Sebelum kejadian, korban sempat meminta teman-temannya untuk menjauh. Namun, anggota kelompok lain diduga tidak memahami cara kerja senjata rakitan tersebut. Saat tembakan dilakukan, senapan tiga dimensi itu tiba-tiba meledak. Ledakan tersebut menghasilkan asap dan menyebarkan sejumlah material dari senapan tersebut.
“Pecahan senapan rakitan berhamburan mengenai aula sekolah, dinding kelas, dan kepala korban,” kata Kosmos.
Senapan Rakitan Meledak Saat Korban Mempraktikkan Pemakaian
Kepala Bidang Hubungan Masyarakat Polda Riau, Komisaris Besar Zahwani Pandra Arsyad, menyatakan bahwa senapan rakitan meledak ketika korban sedang mempraktikkan penggunaan senjata buatan itu di depan guru. Bola kecil yang ada di dalam senapan rakitan melukai kepala korban.
“Tembus hingga ke belakang kepala dan mengeluarkan darah,” ujar Pandra.
Polisi telah melakukan olah tempat kejadian perkara setelah kejadian. Dalam proses tersebut ditemukan potongan besi, bubuk hitam dari sisa senapan yang meledak, dan bagian-bagian plastik. Temuan ini telah dikirim ke laboratorium forensik untuk pemeriksaan lebih lanjut.
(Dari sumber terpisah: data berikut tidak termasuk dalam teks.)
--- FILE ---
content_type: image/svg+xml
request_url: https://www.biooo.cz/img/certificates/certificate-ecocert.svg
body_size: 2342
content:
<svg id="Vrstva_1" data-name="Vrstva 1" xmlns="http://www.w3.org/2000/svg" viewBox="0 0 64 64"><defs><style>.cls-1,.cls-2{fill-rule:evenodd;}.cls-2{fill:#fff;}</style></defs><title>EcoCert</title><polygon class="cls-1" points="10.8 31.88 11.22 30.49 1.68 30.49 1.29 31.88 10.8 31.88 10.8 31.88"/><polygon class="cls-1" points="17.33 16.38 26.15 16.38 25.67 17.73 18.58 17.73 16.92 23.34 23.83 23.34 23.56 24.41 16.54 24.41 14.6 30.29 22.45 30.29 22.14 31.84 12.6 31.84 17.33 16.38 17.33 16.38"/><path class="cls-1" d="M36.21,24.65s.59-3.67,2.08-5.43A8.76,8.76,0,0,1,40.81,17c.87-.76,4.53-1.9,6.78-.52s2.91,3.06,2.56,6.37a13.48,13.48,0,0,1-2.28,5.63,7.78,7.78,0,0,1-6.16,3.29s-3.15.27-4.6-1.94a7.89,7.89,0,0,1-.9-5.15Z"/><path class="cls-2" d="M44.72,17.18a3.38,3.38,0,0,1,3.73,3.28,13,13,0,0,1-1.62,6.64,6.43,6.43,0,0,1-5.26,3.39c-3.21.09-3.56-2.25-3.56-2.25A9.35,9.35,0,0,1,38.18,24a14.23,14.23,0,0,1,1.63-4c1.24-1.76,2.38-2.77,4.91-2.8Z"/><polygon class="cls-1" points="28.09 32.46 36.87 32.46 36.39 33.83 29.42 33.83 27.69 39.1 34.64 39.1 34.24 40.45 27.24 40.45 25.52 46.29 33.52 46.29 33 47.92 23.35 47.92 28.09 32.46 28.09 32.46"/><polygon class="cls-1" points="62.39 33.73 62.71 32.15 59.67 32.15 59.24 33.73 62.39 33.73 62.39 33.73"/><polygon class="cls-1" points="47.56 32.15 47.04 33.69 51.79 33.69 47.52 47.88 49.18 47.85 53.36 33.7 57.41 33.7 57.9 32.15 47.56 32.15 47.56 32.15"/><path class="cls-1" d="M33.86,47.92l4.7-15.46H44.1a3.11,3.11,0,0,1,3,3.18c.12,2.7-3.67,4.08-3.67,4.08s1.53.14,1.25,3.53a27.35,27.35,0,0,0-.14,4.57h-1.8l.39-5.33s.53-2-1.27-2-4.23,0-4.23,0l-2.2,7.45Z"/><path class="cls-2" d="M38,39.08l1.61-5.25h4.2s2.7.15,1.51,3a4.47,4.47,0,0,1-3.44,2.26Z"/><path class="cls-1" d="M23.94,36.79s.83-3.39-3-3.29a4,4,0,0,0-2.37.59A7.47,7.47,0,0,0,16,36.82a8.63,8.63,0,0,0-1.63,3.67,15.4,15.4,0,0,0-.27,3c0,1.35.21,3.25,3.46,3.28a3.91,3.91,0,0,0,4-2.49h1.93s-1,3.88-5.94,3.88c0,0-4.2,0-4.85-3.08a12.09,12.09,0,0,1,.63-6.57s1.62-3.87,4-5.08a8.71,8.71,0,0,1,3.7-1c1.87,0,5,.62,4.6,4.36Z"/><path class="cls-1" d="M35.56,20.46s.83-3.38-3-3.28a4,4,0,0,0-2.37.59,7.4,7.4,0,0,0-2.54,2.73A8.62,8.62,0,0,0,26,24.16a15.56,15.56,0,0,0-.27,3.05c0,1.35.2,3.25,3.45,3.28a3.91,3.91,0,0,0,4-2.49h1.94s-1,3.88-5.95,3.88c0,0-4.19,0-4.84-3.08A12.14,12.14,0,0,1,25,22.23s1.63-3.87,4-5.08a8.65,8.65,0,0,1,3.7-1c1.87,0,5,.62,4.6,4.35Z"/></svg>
Korban Meninggal Saat Perjalanan ke Rumah Sakit
Kepala Bidang Humas Polda Riau Komisaris Besar Zahwani Pandra Arsyad menjelaskan bahwa korban sempat dilarikan ke rumah sakit umum daerah di Siak, Riau setelah insiden senapan rakitan meledak. Namun, nyawa pelajar tersebut tidak dapat diselamatkan oleh dokter.
“Tim dokter memperkirakan sudah meninggal saat perjalanan,” ucap Pandra.
DPR Soroti Potensi Pelanggaran Hukum
Anggota Komisi III Dewan Perwakilan Rakyat (DPR) Abdullah menyatakan ada indikasi kelalaian dalam insiden meledaknya senapan rakitan yang dibuat seorang pelajar SMP di Riau. Menurut dia, kemungkinan besar ada pelanggaran hukum dalam praktik pembelajaran yang dilakukan sekolah tersebut.
Abdullah menyoroti potensi pelanggaran terhadap Undang-undang Darurat Nomor 12 Tahun 1951 tentang Senjata Api. “Dalam undang-undang tersebut ditegaskan bahwa siapa pun yang tanpa hak membuat, memiliki, dan menyimpan senjata api dapat dikenai pidana berat,” ujarnya.
Ia juga menyebut kemungkinan adanya pelanggaran terhadap Pasal 474 UU Nomor 1 Tahun 2023 tentang Kitab Undang-undang Hukum Pidana. Beleid tersebut menyatakan bahwa setiap orang yang karena kealpaannya menyebabkan orang lain meninggal dapat diancam pidana penjara paling lama lima tahun.
“Saya melihat sekolah merupakan pihak yang paling bertanggung jawab atas kasus ini,” ujar politikus Partai Kebangkitan Bangsa ini.
Namun, Abdullah menekankan perlunya proses penyelidikan dan penyidikan yang tuntas oleh kepolisian. Terlebih, senapan rakitan yang dibuat pelajar SMP itu diduga termasuk dalam kategori senjata api rakitan karena mengandung komponen plastik, logam, dan material berdaya ledak.
Ia menilai pembuatan senapan rakitan seharusnya tidak terjadi di lingkungan sekolah. “Hal ini menunjukkan lemahnya sistem pengawasan pembelajaran yang seharusnya melindungi peserta didik,” ujarnya.
Vedro Imanuel berkontribusi dalam penulisan artikel ini.